Stocks dropped to their lowest in five-and-a-half years on Wednesday as investors tighten for a long economic downturn and automotive executives forecast a wide calamity without a government lifeline.

Shares of General Motors Corp plunged to the lowest in 66 years and Ford experienced a 26-year low, but the pain was spread not only in  the automotive sector. Financial shares fell by double-digit margins as slowdown in the commercial real estate market fueled fears of another wave in the credit crisis.

Later in the day, the Federal Reserve cut its economic growth forecasts through 2009, helping release a boom of selling that continued into the closing bell.

"We're witnessing the worst market crash in most people's lifetimes," said David Bianco, chief U.S. equity strategist at UBS in New York. "People seem to enjoy telling each other how bad it’s going to get and working themselves into frenzy. It's just becoming silly."

The Dow Jones industrial average tumbled 427.47 points, or 5.07 percent, to 7,997.28. The Standard & Poor's 500 Index fell 52.54 points, or 6.12 percent, to 806.58. The Nasdaq Composite Index lost 96.85 points, or 6.53 percent, to 1,386.42.

This was the first time the Dow closed below the 8,000 level since March 2003. The S&P 500 and the Nasdaq broke through last week's intraday lows, which were the lowest in more than five years.
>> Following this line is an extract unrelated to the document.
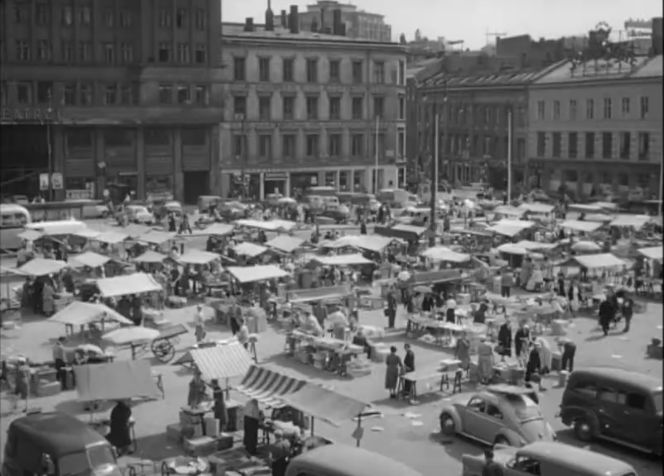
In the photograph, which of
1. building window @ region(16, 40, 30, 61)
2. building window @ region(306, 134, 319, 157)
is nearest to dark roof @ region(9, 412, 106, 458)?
building window @ region(16, 40, 30, 61)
Auto industry in the dumps


GM's stock slash its loss for the day almost in half, but still ended down 9.7 percent at $2.79 after earlier dropping to a 66-year low. Rival Ford slumped 25 percent to $1.26 as investors worried about the possibility that there will be no quick proposal from Congress to solve the problems in the auto industry before its session draws to a close.
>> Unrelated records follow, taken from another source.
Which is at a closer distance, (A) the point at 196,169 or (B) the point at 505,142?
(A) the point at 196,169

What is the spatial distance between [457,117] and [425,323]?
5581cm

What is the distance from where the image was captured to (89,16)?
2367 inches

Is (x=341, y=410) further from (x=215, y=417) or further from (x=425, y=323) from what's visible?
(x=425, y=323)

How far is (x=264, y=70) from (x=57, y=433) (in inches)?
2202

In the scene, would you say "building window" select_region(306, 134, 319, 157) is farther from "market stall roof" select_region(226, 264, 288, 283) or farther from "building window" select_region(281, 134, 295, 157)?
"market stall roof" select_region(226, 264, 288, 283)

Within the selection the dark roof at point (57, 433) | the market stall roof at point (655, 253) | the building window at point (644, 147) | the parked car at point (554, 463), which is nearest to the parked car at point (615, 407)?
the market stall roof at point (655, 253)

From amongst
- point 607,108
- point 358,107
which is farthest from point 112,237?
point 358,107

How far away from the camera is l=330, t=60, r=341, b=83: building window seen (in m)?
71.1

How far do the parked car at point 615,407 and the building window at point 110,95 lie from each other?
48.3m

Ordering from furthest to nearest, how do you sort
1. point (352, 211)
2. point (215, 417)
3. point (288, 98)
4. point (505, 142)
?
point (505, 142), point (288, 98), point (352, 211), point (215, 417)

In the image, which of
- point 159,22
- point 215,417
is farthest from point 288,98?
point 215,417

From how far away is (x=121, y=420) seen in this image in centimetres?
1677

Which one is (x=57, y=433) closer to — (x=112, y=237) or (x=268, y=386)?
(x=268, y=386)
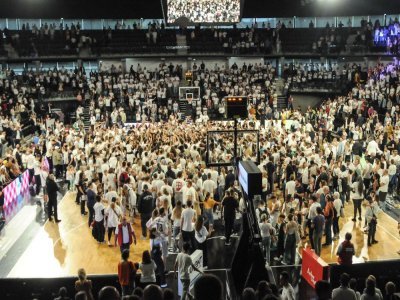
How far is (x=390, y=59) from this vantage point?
36250 mm

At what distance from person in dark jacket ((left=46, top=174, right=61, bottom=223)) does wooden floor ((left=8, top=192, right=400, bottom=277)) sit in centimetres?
33

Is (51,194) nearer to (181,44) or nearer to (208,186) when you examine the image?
(208,186)

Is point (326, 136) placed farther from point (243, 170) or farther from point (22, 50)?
point (22, 50)

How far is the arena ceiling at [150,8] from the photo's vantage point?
37.2 m

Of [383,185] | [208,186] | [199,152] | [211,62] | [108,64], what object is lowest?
[383,185]

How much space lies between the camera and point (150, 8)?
39219 millimetres

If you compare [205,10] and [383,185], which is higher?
[205,10]

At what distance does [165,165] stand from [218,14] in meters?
20.7

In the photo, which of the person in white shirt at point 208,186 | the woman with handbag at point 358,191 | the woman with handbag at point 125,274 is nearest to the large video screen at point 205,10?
the woman with handbag at point 358,191

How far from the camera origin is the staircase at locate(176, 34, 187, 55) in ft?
123

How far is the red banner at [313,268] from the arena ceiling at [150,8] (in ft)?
102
U.S. auto executives were on Capitol Hill for a second day to appeal their case for a $25 billion aid package. Hope for a bailout getting done this week remained unsure, even as legislators suggested compromises to the original plan.
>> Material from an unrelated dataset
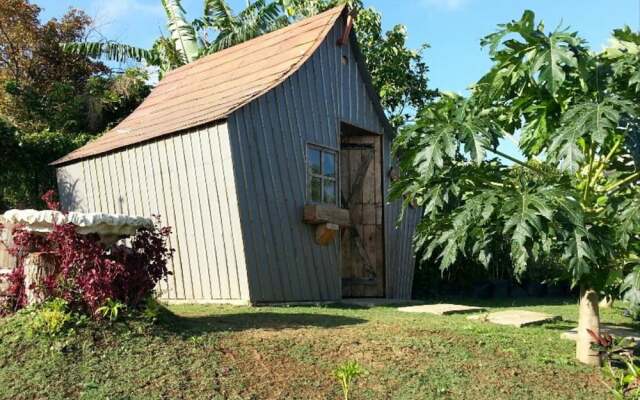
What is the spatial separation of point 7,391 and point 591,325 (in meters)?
4.78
Investors are worried about how a possible bankruptcy filing by U.S. automakers could further hurt an already vulnerable economy.

In the financial sector, Bank of America, JPMorgan Chase & Co and Citigroup all dropped to multiyear lows on persistent worries about the fallout that worsening credit and a contracting economy will have on banks.

Bank of America was down 14 percent at $13.06, JPMorgan shed 11.4 percent to $28.47 and Citigroup lost 23.4 percent to $6.40. The S&P financial index .GSPF skidded 11.6 percent.